__Set problem A__: Can you reproduce, word for word, the stretch of the period-doubling passage from "Mitchell's big breakthrough" through "was becoming chaotic."?
__Set problem B__: Which words in the period-doubling passage end in the letters "ly"? List every one in the order it appears.

__Text to read__:
※

Mitchell's big breakthrough came with the realization that while the relationship seemed to be invisible numerically, it could be seen geometrically. In a data stream bound for chaos, the first bifurcation of two related but different data streams would be followed by a period of chaotic data, only to split again into 4 streams of data. As these data streams continued to double, the period between bifurcations became shorter and shorter. Perceptually, if one looks down a railroad track, the tracks seem to grow closer and closer together as the distance increases, and Mitchell realized that the same thing was happening to the spaces (iteration sequences) between period doublings. Geometric convergence meant that something orderly was being preserved while everything around it was becoming chaotic.

※

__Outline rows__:
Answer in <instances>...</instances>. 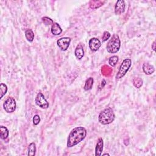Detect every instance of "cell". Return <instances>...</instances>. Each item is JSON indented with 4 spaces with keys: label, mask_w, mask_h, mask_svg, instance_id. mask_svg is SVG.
<instances>
[{
    "label": "cell",
    "mask_w": 156,
    "mask_h": 156,
    "mask_svg": "<svg viewBox=\"0 0 156 156\" xmlns=\"http://www.w3.org/2000/svg\"><path fill=\"white\" fill-rule=\"evenodd\" d=\"M126 5L125 1L123 0H119L115 4V13L117 15H120L125 11Z\"/></svg>",
    "instance_id": "obj_9"
},
{
    "label": "cell",
    "mask_w": 156,
    "mask_h": 156,
    "mask_svg": "<svg viewBox=\"0 0 156 156\" xmlns=\"http://www.w3.org/2000/svg\"><path fill=\"white\" fill-rule=\"evenodd\" d=\"M143 70L146 75H151L154 72V67L149 63H144L143 65Z\"/></svg>",
    "instance_id": "obj_13"
},
{
    "label": "cell",
    "mask_w": 156,
    "mask_h": 156,
    "mask_svg": "<svg viewBox=\"0 0 156 156\" xmlns=\"http://www.w3.org/2000/svg\"><path fill=\"white\" fill-rule=\"evenodd\" d=\"M9 132L7 127L3 126H1L0 127V137H1V139L3 140L6 139L9 136Z\"/></svg>",
    "instance_id": "obj_14"
},
{
    "label": "cell",
    "mask_w": 156,
    "mask_h": 156,
    "mask_svg": "<svg viewBox=\"0 0 156 156\" xmlns=\"http://www.w3.org/2000/svg\"><path fill=\"white\" fill-rule=\"evenodd\" d=\"M87 131L83 127H77L73 129L68 136L67 146L68 148L73 147L79 143L86 137Z\"/></svg>",
    "instance_id": "obj_1"
},
{
    "label": "cell",
    "mask_w": 156,
    "mask_h": 156,
    "mask_svg": "<svg viewBox=\"0 0 156 156\" xmlns=\"http://www.w3.org/2000/svg\"><path fill=\"white\" fill-rule=\"evenodd\" d=\"M115 114L113 110L111 107L105 109L99 115L98 120L101 124L107 125L112 123L115 120Z\"/></svg>",
    "instance_id": "obj_2"
},
{
    "label": "cell",
    "mask_w": 156,
    "mask_h": 156,
    "mask_svg": "<svg viewBox=\"0 0 156 156\" xmlns=\"http://www.w3.org/2000/svg\"><path fill=\"white\" fill-rule=\"evenodd\" d=\"M131 65L132 61L130 59H126L125 60H124L121 63V65H120V67L119 68V70L116 75V79H120L124 76H125L128 70H129Z\"/></svg>",
    "instance_id": "obj_4"
},
{
    "label": "cell",
    "mask_w": 156,
    "mask_h": 156,
    "mask_svg": "<svg viewBox=\"0 0 156 156\" xmlns=\"http://www.w3.org/2000/svg\"><path fill=\"white\" fill-rule=\"evenodd\" d=\"M75 54L76 58L77 59H79V60H81V59L83 58L84 56V51L83 47H82L81 44L78 45L76 47L75 49Z\"/></svg>",
    "instance_id": "obj_11"
},
{
    "label": "cell",
    "mask_w": 156,
    "mask_h": 156,
    "mask_svg": "<svg viewBox=\"0 0 156 156\" xmlns=\"http://www.w3.org/2000/svg\"><path fill=\"white\" fill-rule=\"evenodd\" d=\"M51 33L54 35H60L62 32V29L60 25H59L57 23H54L51 26Z\"/></svg>",
    "instance_id": "obj_12"
},
{
    "label": "cell",
    "mask_w": 156,
    "mask_h": 156,
    "mask_svg": "<svg viewBox=\"0 0 156 156\" xmlns=\"http://www.w3.org/2000/svg\"><path fill=\"white\" fill-rule=\"evenodd\" d=\"M93 82H94L93 78H92V77L88 78V79H87L85 81V85L84 87V90L86 91H88V90H90L92 89Z\"/></svg>",
    "instance_id": "obj_15"
},
{
    "label": "cell",
    "mask_w": 156,
    "mask_h": 156,
    "mask_svg": "<svg viewBox=\"0 0 156 156\" xmlns=\"http://www.w3.org/2000/svg\"><path fill=\"white\" fill-rule=\"evenodd\" d=\"M103 146L104 142L102 138H99L98 140L97 144L96 145L95 148V155L96 156H100L102 154L103 150Z\"/></svg>",
    "instance_id": "obj_10"
},
{
    "label": "cell",
    "mask_w": 156,
    "mask_h": 156,
    "mask_svg": "<svg viewBox=\"0 0 156 156\" xmlns=\"http://www.w3.org/2000/svg\"><path fill=\"white\" fill-rule=\"evenodd\" d=\"M152 48L153 49V51H155V42H154L152 45Z\"/></svg>",
    "instance_id": "obj_25"
},
{
    "label": "cell",
    "mask_w": 156,
    "mask_h": 156,
    "mask_svg": "<svg viewBox=\"0 0 156 156\" xmlns=\"http://www.w3.org/2000/svg\"><path fill=\"white\" fill-rule=\"evenodd\" d=\"M7 91V87L6 84L1 83L0 85V93H1V97L0 99H1L3 96L5 95Z\"/></svg>",
    "instance_id": "obj_20"
},
{
    "label": "cell",
    "mask_w": 156,
    "mask_h": 156,
    "mask_svg": "<svg viewBox=\"0 0 156 156\" xmlns=\"http://www.w3.org/2000/svg\"><path fill=\"white\" fill-rule=\"evenodd\" d=\"M33 123L34 125H38L39 123L40 122V118L39 117V115H34V117H33Z\"/></svg>",
    "instance_id": "obj_24"
},
{
    "label": "cell",
    "mask_w": 156,
    "mask_h": 156,
    "mask_svg": "<svg viewBox=\"0 0 156 156\" xmlns=\"http://www.w3.org/2000/svg\"><path fill=\"white\" fill-rule=\"evenodd\" d=\"M35 104L42 109H47L49 107V103L42 93H39L35 99Z\"/></svg>",
    "instance_id": "obj_6"
},
{
    "label": "cell",
    "mask_w": 156,
    "mask_h": 156,
    "mask_svg": "<svg viewBox=\"0 0 156 156\" xmlns=\"http://www.w3.org/2000/svg\"><path fill=\"white\" fill-rule=\"evenodd\" d=\"M71 40L70 37H62L57 41V44L62 51H66L69 47Z\"/></svg>",
    "instance_id": "obj_7"
},
{
    "label": "cell",
    "mask_w": 156,
    "mask_h": 156,
    "mask_svg": "<svg viewBox=\"0 0 156 156\" xmlns=\"http://www.w3.org/2000/svg\"><path fill=\"white\" fill-rule=\"evenodd\" d=\"M4 109L7 113H12L16 109V102L12 97L8 98L3 104Z\"/></svg>",
    "instance_id": "obj_5"
},
{
    "label": "cell",
    "mask_w": 156,
    "mask_h": 156,
    "mask_svg": "<svg viewBox=\"0 0 156 156\" xmlns=\"http://www.w3.org/2000/svg\"><path fill=\"white\" fill-rule=\"evenodd\" d=\"M132 82L134 85L137 89H140V87L143 85V81H142V79L139 77L134 78L132 81Z\"/></svg>",
    "instance_id": "obj_18"
},
{
    "label": "cell",
    "mask_w": 156,
    "mask_h": 156,
    "mask_svg": "<svg viewBox=\"0 0 156 156\" xmlns=\"http://www.w3.org/2000/svg\"><path fill=\"white\" fill-rule=\"evenodd\" d=\"M25 37L27 41L32 42L34 39V34L31 29H26L25 31Z\"/></svg>",
    "instance_id": "obj_16"
},
{
    "label": "cell",
    "mask_w": 156,
    "mask_h": 156,
    "mask_svg": "<svg viewBox=\"0 0 156 156\" xmlns=\"http://www.w3.org/2000/svg\"><path fill=\"white\" fill-rule=\"evenodd\" d=\"M110 37H111V34L107 31H105L103 35V42L107 41Z\"/></svg>",
    "instance_id": "obj_23"
},
{
    "label": "cell",
    "mask_w": 156,
    "mask_h": 156,
    "mask_svg": "<svg viewBox=\"0 0 156 156\" xmlns=\"http://www.w3.org/2000/svg\"><path fill=\"white\" fill-rule=\"evenodd\" d=\"M121 42L119 36L117 34H114L111 39H110L107 45L106 46V48L107 51L109 53H117L120 48Z\"/></svg>",
    "instance_id": "obj_3"
},
{
    "label": "cell",
    "mask_w": 156,
    "mask_h": 156,
    "mask_svg": "<svg viewBox=\"0 0 156 156\" xmlns=\"http://www.w3.org/2000/svg\"><path fill=\"white\" fill-rule=\"evenodd\" d=\"M42 21L44 23V24L46 25H53L54 23V22L53 20H51V18H49L47 17H44L42 18Z\"/></svg>",
    "instance_id": "obj_22"
},
{
    "label": "cell",
    "mask_w": 156,
    "mask_h": 156,
    "mask_svg": "<svg viewBox=\"0 0 156 156\" xmlns=\"http://www.w3.org/2000/svg\"><path fill=\"white\" fill-rule=\"evenodd\" d=\"M103 155H110L109 154H104Z\"/></svg>",
    "instance_id": "obj_26"
},
{
    "label": "cell",
    "mask_w": 156,
    "mask_h": 156,
    "mask_svg": "<svg viewBox=\"0 0 156 156\" xmlns=\"http://www.w3.org/2000/svg\"><path fill=\"white\" fill-rule=\"evenodd\" d=\"M36 153V145L34 143H31L28 146V153L29 156H34Z\"/></svg>",
    "instance_id": "obj_17"
},
{
    "label": "cell",
    "mask_w": 156,
    "mask_h": 156,
    "mask_svg": "<svg viewBox=\"0 0 156 156\" xmlns=\"http://www.w3.org/2000/svg\"><path fill=\"white\" fill-rule=\"evenodd\" d=\"M90 49L92 51H96L99 49L101 46V43L100 40L97 38H92L89 40V42Z\"/></svg>",
    "instance_id": "obj_8"
},
{
    "label": "cell",
    "mask_w": 156,
    "mask_h": 156,
    "mask_svg": "<svg viewBox=\"0 0 156 156\" xmlns=\"http://www.w3.org/2000/svg\"><path fill=\"white\" fill-rule=\"evenodd\" d=\"M103 4H104V3H103L102 1H93L90 2V8L93 9H97L101 6H103Z\"/></svg>",
    "instance_id": "obj_19"
},
{
    "label": "cell",
    "mask_w": 156,
    "mask_h": 156,
    "mask_svg": "<svg viewBox=\"0 0 156 156\" xmlns=\"http://www.w3.org/2000/svg\"><path fill=\"white\" fill-rule=\"evenodd\" d=\"M118 57L116 56H112V57H111V58L109 59V63L111 66L115 67L117 65V63H118Z\"/></svg>",
    "instance_id": "obj_21"
}]
</instances>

※

__Correct output A__:
Mitchell's big breakthrough came with the realization that while the relationship seemed to be invisible numerically, it could be seen geometrically. In a data stream bound for chaos, the first bifurcation of two related but different data streams would be followed by a period of chaotic data, only to split again into 4 streams of data. As these data streams continued to double, the period between bifurcations became shorter and shorter. Perceptually, if one looks down a railroad track, the tracks seem to grow closer and closer together as the distance increases, and Mitchell realized that the same thing was happening to the spaces (iteration sequences) between period doublings. Geometric convergence meant that something orderly was being preserved while everything around it was becoming chaotic.

__Correct output B__: numerically, geometrically, only, Perceptually, orderly